You can reassign it or disable it yourself. Edit the .INI file, and find (or create) a line beginning with TrayHotKey=
Set it to any alphanumeric to make the hotkey Control-Alt-whatever. Set it to a slash (or probably most other punctuation -- I haven't tested) to disable it.
I realize that. I'm just tired of having to deal with it whenever I'm on a new machine/install. Plus, as Rex has repeatedly said, we're not supposed to edit the INI.
At this point I'm back to using %@iniwrite to just fix it since I can do that reasonably universally since I do have a standard TCSTART.BTM that I deploy to my VM test environments.
Neither Ctrl-Shift-T nor Ctrl-T is mentioned in my INI file ... or in any alias ... or in any global hotkey (my own server).
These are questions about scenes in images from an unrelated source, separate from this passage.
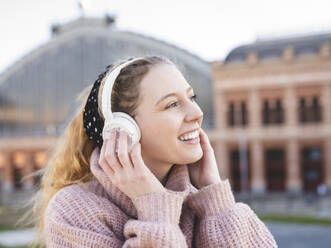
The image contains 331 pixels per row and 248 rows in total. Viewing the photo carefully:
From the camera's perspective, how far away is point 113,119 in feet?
6.49

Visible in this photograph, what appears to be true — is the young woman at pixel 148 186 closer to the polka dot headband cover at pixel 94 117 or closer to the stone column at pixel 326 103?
the polka dot headband cover at pixel 94 117

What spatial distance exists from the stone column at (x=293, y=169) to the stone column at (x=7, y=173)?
27809 millimetres

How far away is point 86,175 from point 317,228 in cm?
1630

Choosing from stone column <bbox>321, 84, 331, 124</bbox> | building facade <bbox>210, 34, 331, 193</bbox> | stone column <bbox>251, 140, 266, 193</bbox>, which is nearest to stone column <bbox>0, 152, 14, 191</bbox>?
building facade <bbox>210, 34, 331, 193</bbox>

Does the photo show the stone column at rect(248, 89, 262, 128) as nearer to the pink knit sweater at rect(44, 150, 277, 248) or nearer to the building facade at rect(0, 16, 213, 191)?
the building facade at rect(0, 16, 213, 191)

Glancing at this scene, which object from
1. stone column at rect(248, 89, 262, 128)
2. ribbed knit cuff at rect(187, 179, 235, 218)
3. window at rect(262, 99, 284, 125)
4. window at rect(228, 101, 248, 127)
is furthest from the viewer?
window at rect(228, 101, 248, 127)

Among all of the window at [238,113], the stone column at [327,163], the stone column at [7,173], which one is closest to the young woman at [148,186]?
the stone column at [327,163]

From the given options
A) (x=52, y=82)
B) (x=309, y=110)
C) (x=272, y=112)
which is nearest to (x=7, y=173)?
(x=52, y=82)

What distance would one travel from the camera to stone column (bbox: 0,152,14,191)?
4125 cm

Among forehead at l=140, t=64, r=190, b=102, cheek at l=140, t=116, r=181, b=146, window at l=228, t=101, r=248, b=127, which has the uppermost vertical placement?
forehead at l=140, t=64, r=190, b=102

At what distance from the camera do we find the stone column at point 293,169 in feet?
107

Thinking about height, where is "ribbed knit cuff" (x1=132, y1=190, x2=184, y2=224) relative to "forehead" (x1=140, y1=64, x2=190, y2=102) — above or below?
below

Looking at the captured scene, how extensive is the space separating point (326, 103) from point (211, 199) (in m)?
33.2

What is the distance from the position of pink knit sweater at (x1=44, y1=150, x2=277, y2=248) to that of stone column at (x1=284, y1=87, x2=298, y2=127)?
33.1 metres
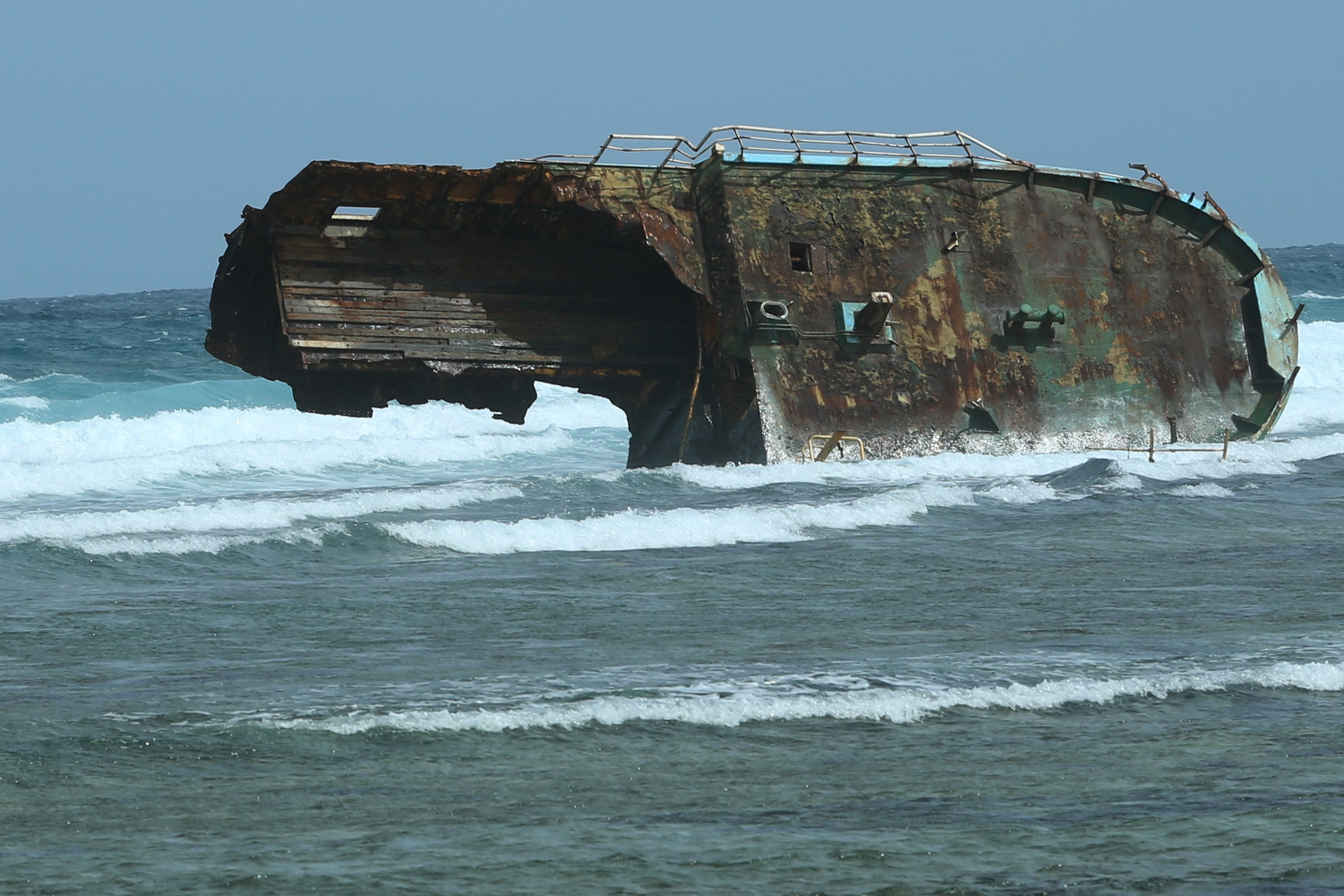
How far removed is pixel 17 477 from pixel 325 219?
603 centimetres

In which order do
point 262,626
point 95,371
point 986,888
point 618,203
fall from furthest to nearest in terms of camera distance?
point 95,371, point 618,203, point 262,626, point 986,888

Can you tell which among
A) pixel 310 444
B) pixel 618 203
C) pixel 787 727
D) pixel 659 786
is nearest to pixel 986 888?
pixel 659 786

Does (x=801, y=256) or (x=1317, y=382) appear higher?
(x=801, y=256)

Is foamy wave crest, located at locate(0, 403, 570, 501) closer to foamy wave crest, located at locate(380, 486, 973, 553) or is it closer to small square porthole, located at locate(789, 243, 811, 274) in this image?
small square porthole, located at locate(789, 243, 811, 274)

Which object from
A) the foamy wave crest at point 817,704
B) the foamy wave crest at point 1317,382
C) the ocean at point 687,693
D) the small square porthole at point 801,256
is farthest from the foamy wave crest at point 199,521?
the foamy wave crest at point 1317,382

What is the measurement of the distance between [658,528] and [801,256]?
590 centimetres

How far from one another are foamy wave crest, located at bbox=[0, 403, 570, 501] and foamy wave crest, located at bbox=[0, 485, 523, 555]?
20.5ft

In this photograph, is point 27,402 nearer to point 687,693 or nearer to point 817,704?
point 687,693

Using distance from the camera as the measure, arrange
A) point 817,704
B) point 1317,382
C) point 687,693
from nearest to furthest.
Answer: point 817,704 < point 687,693 < point 1317,382

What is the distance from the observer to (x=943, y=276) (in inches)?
678

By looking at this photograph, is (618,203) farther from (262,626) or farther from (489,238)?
(262,626)

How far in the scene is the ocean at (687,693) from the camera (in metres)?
4.07

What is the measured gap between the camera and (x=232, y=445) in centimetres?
2244

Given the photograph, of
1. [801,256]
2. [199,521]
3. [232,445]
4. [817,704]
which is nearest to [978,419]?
[801,256]
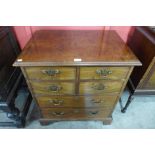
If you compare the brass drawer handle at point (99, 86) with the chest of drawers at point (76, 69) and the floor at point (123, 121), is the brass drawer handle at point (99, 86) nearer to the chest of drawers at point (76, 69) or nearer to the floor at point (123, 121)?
the chest of drawers at point (76, 69)

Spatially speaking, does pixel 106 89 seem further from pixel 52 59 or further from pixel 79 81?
pixel 52 59

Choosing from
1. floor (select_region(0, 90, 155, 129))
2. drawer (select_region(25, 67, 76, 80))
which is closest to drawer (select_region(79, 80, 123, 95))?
drawer (select_region(25, 67, 76, 80))

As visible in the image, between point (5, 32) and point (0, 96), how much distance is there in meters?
0.54

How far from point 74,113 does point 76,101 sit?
0.22 m

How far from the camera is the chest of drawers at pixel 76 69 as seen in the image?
84cm

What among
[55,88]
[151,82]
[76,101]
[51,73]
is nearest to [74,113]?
[76,101]

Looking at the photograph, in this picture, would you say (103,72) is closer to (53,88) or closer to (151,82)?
(53,88)

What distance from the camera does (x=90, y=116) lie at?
1.34 m

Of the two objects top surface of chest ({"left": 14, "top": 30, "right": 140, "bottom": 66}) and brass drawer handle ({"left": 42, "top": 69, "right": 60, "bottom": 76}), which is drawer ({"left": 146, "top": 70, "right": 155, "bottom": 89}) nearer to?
top surface of chest ({"left": 14, "top": 30, "right": 140, "bottom": 66})

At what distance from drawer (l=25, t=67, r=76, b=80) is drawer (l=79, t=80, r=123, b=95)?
0.13 metres

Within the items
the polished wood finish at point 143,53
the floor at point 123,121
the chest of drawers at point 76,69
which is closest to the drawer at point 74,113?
the chest of drawers at point 76,69

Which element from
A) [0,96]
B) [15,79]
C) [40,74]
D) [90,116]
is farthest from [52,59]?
[90,116]

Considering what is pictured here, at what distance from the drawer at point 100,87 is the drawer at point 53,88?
0.08m

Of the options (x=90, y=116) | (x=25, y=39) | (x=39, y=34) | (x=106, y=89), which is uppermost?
(x=39, y=34)
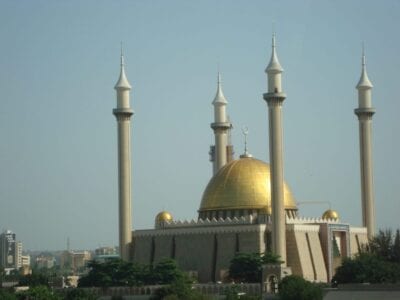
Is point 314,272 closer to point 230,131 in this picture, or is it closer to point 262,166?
point 262,166

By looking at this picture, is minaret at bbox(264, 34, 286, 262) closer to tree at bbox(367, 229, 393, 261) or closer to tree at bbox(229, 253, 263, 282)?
tree at bbox(229, 253, 263, 282)

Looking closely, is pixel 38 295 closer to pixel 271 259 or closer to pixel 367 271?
pixel 271 259

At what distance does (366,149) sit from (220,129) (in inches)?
488

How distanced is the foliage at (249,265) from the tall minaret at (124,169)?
35.3 feet

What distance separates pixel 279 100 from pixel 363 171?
1143 cm

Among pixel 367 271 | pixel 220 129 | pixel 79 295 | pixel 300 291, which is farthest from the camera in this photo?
pixel 220 129

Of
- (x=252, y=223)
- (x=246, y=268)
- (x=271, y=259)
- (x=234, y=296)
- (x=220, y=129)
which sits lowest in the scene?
(x=234, y=296)

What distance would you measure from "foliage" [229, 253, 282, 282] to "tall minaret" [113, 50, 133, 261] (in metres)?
10.8

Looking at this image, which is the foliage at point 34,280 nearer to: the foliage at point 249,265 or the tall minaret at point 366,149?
the foliage at point 249,265

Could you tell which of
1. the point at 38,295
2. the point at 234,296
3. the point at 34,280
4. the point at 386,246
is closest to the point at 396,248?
the point at 386,246

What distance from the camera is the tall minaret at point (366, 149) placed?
8612cm

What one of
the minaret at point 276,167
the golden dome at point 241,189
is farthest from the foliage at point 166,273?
the golden dome at point 241,189

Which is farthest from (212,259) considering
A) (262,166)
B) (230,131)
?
(230,131)

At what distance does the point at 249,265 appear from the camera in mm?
76312
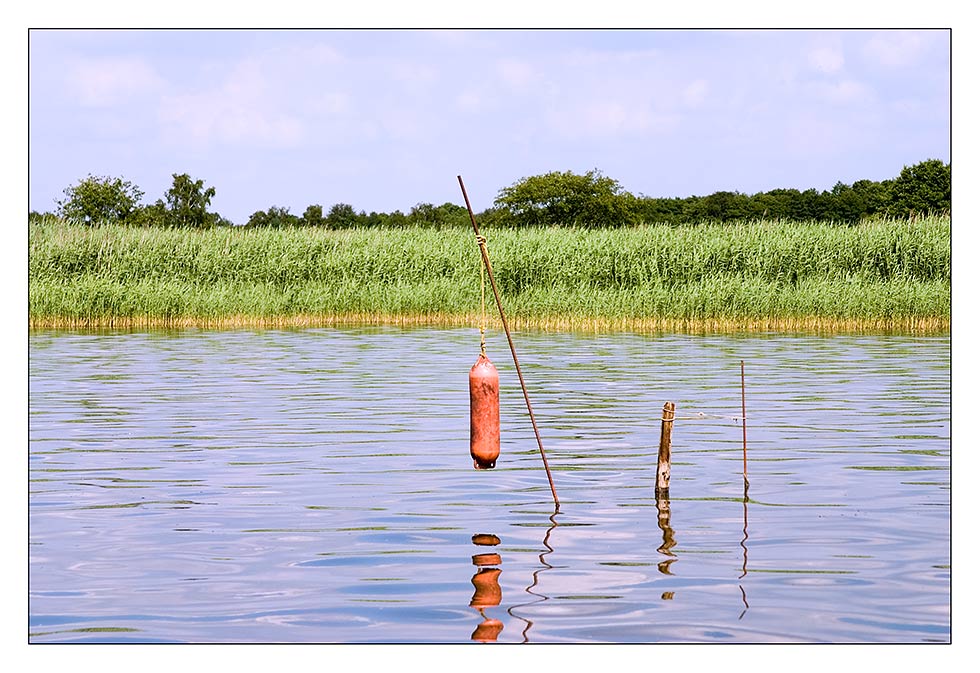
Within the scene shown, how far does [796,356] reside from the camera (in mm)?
22172

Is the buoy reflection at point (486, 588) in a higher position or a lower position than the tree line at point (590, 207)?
lower

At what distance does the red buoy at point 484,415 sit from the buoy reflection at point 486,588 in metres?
0.52

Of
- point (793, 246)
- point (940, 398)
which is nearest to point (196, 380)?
point (940, 398)

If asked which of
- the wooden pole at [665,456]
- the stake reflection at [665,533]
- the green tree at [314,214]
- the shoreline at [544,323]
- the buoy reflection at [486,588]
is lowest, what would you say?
the buoy reflection at [486,588]

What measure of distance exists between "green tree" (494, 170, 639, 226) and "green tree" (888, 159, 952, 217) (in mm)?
22795

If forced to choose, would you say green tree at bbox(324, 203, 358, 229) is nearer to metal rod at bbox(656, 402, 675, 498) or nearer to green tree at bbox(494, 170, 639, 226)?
green tree at bbox(494, 170, 639, 226)

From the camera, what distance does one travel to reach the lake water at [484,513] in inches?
277

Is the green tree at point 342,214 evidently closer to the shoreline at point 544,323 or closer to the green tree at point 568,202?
the green tree at point 568,202

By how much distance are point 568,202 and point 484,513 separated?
64362 mm

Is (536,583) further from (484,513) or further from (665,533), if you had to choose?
(484,513)

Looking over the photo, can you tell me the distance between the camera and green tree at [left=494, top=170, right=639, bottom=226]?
72625 millimetres

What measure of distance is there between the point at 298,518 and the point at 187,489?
156 cm

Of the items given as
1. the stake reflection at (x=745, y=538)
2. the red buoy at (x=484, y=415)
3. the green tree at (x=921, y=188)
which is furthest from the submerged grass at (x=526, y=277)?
the red buoy at (x=484, y=415)
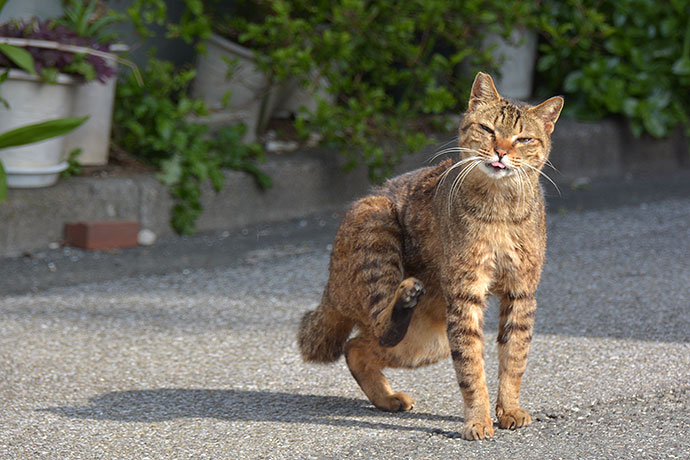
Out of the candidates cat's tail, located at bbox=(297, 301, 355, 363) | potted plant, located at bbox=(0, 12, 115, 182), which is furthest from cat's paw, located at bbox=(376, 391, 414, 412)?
potted plant, located at bbox=(0, 12, 115, 182)

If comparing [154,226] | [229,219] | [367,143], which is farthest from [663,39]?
[154,226]

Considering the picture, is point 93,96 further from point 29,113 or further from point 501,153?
point 501,153

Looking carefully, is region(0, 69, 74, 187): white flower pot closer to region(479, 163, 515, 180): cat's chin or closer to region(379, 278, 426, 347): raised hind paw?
region(379, 278, 426, 347): raised hind paw

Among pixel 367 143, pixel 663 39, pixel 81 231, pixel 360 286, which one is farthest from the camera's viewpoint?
pixel 663 39

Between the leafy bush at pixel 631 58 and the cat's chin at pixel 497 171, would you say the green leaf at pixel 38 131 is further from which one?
the leafy bush at pixel 631 58

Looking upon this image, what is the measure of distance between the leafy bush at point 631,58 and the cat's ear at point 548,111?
4574 millimetres

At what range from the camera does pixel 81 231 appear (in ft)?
19.1

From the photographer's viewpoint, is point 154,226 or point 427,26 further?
point 427,26

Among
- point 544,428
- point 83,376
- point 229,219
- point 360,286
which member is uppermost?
point 360,286

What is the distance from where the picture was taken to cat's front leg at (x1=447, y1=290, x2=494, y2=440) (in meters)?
3.22

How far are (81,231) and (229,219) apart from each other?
1.09 metres

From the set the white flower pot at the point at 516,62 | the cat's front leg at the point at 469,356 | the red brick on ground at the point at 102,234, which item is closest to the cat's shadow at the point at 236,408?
the cat's front leg at the point at 469,356

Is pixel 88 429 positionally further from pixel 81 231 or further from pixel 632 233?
pixel 632 233

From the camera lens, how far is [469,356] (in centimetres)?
322
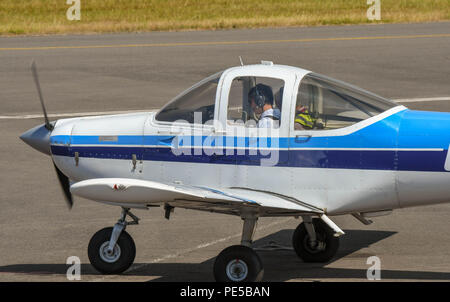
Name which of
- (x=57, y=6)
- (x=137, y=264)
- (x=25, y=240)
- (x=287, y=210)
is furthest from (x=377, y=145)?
(x=57, y=6)

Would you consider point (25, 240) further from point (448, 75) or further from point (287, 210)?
point (448, 75)

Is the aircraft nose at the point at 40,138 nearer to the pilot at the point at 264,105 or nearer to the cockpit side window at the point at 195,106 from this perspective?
the cockpit side window at the point at 195,106

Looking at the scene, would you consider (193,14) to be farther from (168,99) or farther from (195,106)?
(195,106)

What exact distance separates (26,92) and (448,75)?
36.9 feet

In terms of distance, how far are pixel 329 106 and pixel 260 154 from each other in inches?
34.0

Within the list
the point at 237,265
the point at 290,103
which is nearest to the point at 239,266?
the point at 237,265

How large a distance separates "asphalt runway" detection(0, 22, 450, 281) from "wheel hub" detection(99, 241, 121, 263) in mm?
226

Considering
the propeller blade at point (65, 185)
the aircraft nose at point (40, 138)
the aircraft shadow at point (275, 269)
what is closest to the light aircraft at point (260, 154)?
the aircraft nose at point (40, 138)

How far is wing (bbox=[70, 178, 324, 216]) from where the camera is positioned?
8.66 meters

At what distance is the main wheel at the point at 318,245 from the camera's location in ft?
34.8

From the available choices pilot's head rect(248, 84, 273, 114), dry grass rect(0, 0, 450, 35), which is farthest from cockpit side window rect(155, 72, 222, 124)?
dry grass rect(0, 0, 450, 35)

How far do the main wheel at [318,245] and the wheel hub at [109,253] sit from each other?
2.10m

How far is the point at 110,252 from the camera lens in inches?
395

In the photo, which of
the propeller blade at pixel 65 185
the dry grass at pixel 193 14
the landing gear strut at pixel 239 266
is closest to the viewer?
the landing gear strut at pixel 239 266
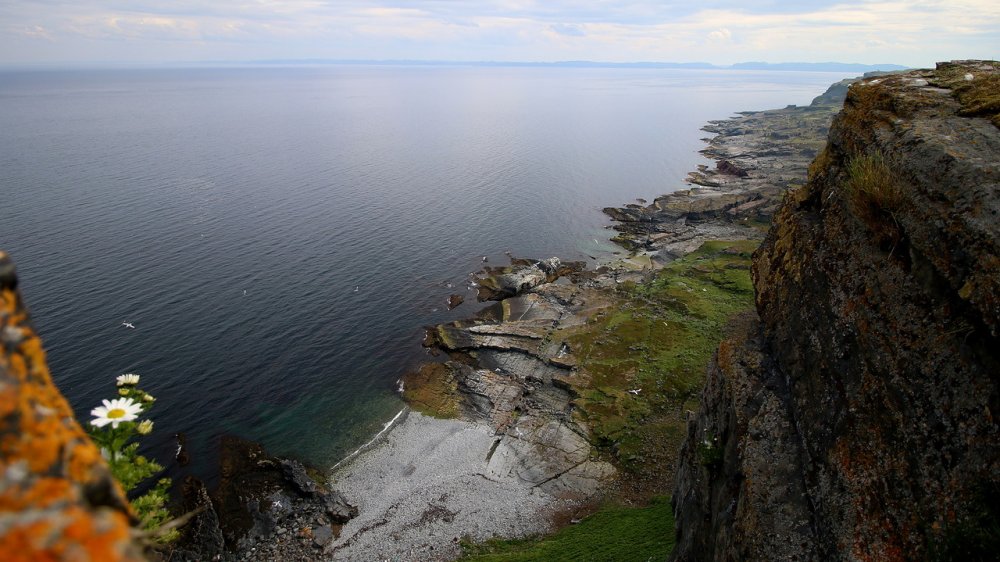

But either of them opens a new tab in TCMD.
Ctrl-Shift-Z works as expected with "Tray=Yes". But with "Tray=No", Ctrl-Shift-Z **hides** TCMD (it disappears without a taskbar icon). Is that WAD?
There's a peculiar interaction with the Win7 tray's hide/show/icon/notifications control. Even after TCMS has been closed, its icon remains in that control (with a defunct caption) and affects the behavior of future TCMDs. That caption is not updated in the control for quite a while. I have not started/closed TCMD several times and an old caption still appears there. Are you destroying the tray icon when TCMD is closed? I don't think it should remain in that control.
Neither Ctrl-Shift-T nor Ctrl-T is mentioned in my INI file ... or in any alias ... or in any global hotkey (my own server). But either of them opens a new tab in TCMD.
Take Command shortcut keys are stored in the registry, under (I think) HKCU\Software\JP Software\Take Command mm.nn\Settings\NormalLayout\Shortcuts. The key data is stored in a single binary item, not as friendly ASCII key names, and clearly isn't meant to be viewed or edited. But I think you could rename or delete the key while TC isn't running to reset all of your shortcut keys in one swell foop.
Take Command shortcut keys are stored in the registry, under (I think) HKCU\Software\JP Software\Take Command mm.nn\Settings\NormalLayout\Shortcuts. The key data is stored in a single binary item, not as friendly ASCII key names, and clearly isn't meant to be viewed or edited. But I think you could rename or delete the key while TC isn't running to reset all of your shortcut keys in one swell foop.
Interesting ... the registry contains nearly identical trees under "Take Command 15.0" and "Take Command 15.01". When I renamed the "Shortcuts" sub-sub-subkey of "Take Command 15.0" it was re-created. When I renamed the same in "Take Command 15.01" it was not re-created. (Neither changed the behavior of Ctrl-T and Ctrl-Shift-T.) Does TCMD need both trees?